Here are some starting steps:
1) Document StringLiteral as being canonicalized to UTF8. We'll
require sema to translate the input string to utf8, and codegen and
other clients to convert it to the character set they want.
Sema itself needs to do the translation to the execution charset, or
at least have some knowledge it; sizeof("こんにちは") depends on the
execution charset.
2) Add -finput-charset to clang. Is iconv generally available (e.g.
on windows?) if not, we'll need some configury magic to detect it.
It's not particularly difficult to get, but Windows users are unlikely
to have it installed.
3) Teach sema about UTF8 input and iconv. Sema should handle the
default cases (e.g.
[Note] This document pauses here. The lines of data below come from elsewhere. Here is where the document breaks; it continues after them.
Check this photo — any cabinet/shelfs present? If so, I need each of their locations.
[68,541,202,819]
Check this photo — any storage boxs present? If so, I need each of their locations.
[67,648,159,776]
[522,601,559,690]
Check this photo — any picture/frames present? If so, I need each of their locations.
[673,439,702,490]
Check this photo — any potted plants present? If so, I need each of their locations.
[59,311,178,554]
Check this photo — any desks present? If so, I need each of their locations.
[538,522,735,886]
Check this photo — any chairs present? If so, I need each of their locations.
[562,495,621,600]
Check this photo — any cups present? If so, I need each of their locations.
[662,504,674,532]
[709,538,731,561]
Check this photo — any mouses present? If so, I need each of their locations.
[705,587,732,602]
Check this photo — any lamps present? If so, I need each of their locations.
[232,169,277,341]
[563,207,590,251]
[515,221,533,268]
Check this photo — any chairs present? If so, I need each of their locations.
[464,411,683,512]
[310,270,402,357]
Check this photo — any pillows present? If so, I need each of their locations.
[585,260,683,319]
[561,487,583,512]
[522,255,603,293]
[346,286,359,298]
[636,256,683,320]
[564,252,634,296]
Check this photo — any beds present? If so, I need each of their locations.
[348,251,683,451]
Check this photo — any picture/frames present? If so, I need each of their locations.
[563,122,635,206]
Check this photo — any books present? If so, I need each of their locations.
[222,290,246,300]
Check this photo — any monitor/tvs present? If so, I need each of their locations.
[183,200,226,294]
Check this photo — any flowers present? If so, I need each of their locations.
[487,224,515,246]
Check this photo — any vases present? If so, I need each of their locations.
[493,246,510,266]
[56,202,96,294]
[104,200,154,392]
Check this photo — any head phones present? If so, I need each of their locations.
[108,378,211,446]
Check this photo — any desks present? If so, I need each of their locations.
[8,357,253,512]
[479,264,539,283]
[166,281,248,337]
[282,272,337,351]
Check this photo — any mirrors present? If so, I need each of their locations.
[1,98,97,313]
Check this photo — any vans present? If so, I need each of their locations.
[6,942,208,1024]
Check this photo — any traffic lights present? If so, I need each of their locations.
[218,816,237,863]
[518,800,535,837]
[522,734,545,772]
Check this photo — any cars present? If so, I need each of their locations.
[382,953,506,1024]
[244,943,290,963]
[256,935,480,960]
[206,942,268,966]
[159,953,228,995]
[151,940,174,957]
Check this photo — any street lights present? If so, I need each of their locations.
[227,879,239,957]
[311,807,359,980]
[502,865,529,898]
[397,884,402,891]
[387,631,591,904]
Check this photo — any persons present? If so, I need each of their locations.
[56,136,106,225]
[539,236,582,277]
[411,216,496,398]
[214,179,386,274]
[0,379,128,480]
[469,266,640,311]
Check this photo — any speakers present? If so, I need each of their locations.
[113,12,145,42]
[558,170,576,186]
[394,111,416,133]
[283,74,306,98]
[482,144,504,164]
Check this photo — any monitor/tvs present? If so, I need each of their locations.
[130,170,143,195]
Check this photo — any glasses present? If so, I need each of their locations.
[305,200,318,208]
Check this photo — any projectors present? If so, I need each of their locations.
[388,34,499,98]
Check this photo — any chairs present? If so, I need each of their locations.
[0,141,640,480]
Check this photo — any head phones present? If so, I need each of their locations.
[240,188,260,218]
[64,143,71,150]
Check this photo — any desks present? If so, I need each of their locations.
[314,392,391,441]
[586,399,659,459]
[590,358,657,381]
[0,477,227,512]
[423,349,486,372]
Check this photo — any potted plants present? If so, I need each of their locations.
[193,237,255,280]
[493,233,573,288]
UTF8 and character sets where no "bad" things
occur) as quickly as possible, while falling back to iconv for hard
cases (or emitting an error if iconv isn't available).
"Good" charsets, if I'm understanding correctly, are those character
sets which are a superset of ASCII and where ASCII bytes are never
part of a multi-byte sequence representing something else. This
includes charsets like UTF-8, ISO-8859-*, and EUC-JP. "Bad" charsets
include UTF-16 (not an ASCII superset) and Shift JIS (breaks the
multi-byte sequence rule).
Assuming Sema never sees a string in a "bad" charset, conversion can
be skipped if and only if either the input and execution character
sets are the same, or the string contains only ASCII characters.
4) Enhance the lexer, if required, to handle lexing strings properly.
The current lexer likely breaks in a lot of other cases for "bad"
charsets... we probably just want to convert input in any of these
charsets upfront, before lexing. The lexer shouldn't need any changes
for "good" charsets, if my understanding of the standard is correct.
-Eli